Expert: Biden’s AI Order Has ‘Wrong Priorities’ Despite Some Positive Reviews

President Joe Biden signed a “landmark” executive order (EO) on artificial intelligence, drawing mixed reviews from experts in the quickly developing technology.

“One key area the Biden AI (executive order) is focused on includes the provision of ‘testing data’ for review by the federal government. If this provision allows the federal government a way to examine the ‘black box’ algorithms that could lead to a biased AI algorithm, it could be helpful,” said chief analytics officer of Pioneer Development Group, Christopher Alexander. 

“Since core algorithms are proprietary, there really is no other way to provide oversight and commercial protections,” added Alexander. “At the same time, this needs to be a bipartisan, technocratic effort that checks political ideology at the door, or this will likely make the threat of AI worse rather than mitigate it.”

Alexander’s comments follow Biden’s unveiling of a long-anticipated executive order containing new regulations for AI and hailed it as the “most sweeping actions ever taken to protect Americans from the potential risks of AI systems.”

The executive order will require AI developers to share the results of safety tests with the government, erect guardrails meant to protect Americans’ privacy as AI technology grows rapidly and create standards to monitor and ensure the safety of AI.

“AI is all around us,” said Biden before signing the order, according to a report by The Associated Press. “To realize the promise of AI and avoid the risk, we need to govern this technology.”

Policy director of the American Principles Project, Jon Schweppe, said the concerns about AI that led to the executive order are “warranted” and complimented some details of the president’s executive order but also argued some of the order focuses “on the wrong priorities.”

“There’s a role for direct government oversight over AI, especially when it comes to scientific research and homeland security,” said Schweppe. “But ultimately, we don’t need government bureaucrats micromanaging all facets of the issue. Certainly, we shouldn’t want a Bureau of Artificial Intelligence running around conducting investigations into whether a company’s AI algorithm is adequately ‘woke.'”

Schweppe argued there is a role for “private oversight” of the growing technology while noting 

AI developers should be exposed to “significant liability.”

“AI companies and their creators should be held liable for everything their AI does, and Congress should create a private right of action giving citizens their day in court when AI harms them in a material way,” said Schweppe. “This fear of liability would lead to self-correction in the marketplace — we wouldn’t need government-approved authentication badges because private companies would already be going out of their way to protect themselves from being sad.”

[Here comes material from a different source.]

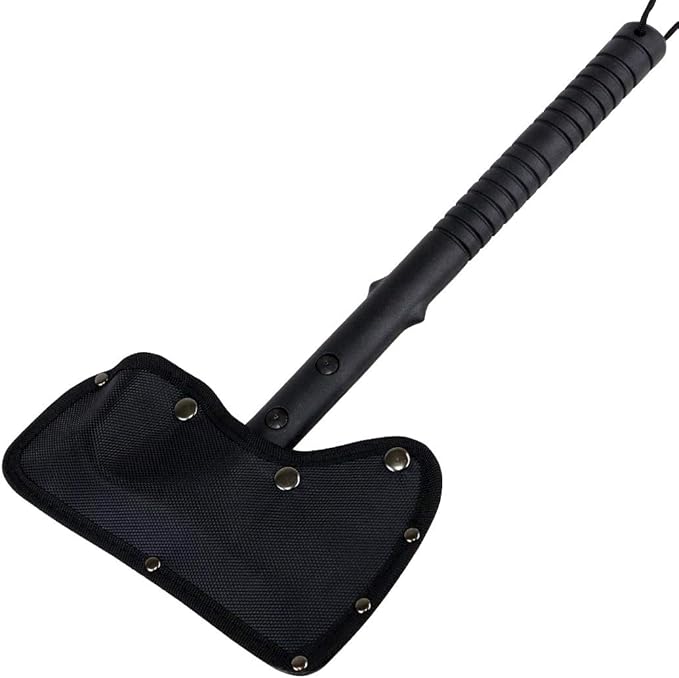DEFENDER XTREME 15 Black Tactical Axe Throwing Hammer Head Stainless Steel New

Order was designed to build on voluntary commitments by some large tech companies

The order was designed to build on voluntary commitments by some large technology companies President Biden helped broker earlier in the year, which will require the firms to share data about the safety of AI with the government.

Policy director of the Bull Moose Project, Ziven Havens, said Biden’s order is a “decent first attempt at AI policy.”

“A significant portion of the EO is setting expectations for guidelines and regulations for topics including watermarks, workforce impact, and national security,” said Havens. “All of which are crucial in the future of this new technology.”

Havens also cautioned there should still be concerns about “how long it will take to develop this guidance.”

“Falling behind in the AI race due to a slow and inefficient bureaucracy will amount to total failure,” said Havens.

Founder of the Center for Advanced Preparedness and Threat Response Simulation, Phil Siegel, said Biden’s order was “thorough” but questioned if it attempted to “take on too much.”

Siegel argued there are “four pillars to AI regulation,” including protecting vulnerable populations, including the elderly and children; developing laws that “take into account the scope of AI”; ensuring algorithms are fair by eliminating bias; and ensuring safety and trust in algorithms.

“I would give the EO high marks on (pillars) three and four and more of an incomplete on one and two,” said Siegel. “Sadly, there is only so much that can be done in EO anyway, and it is necessary for Congress to engage with the White House to make some of this into law.”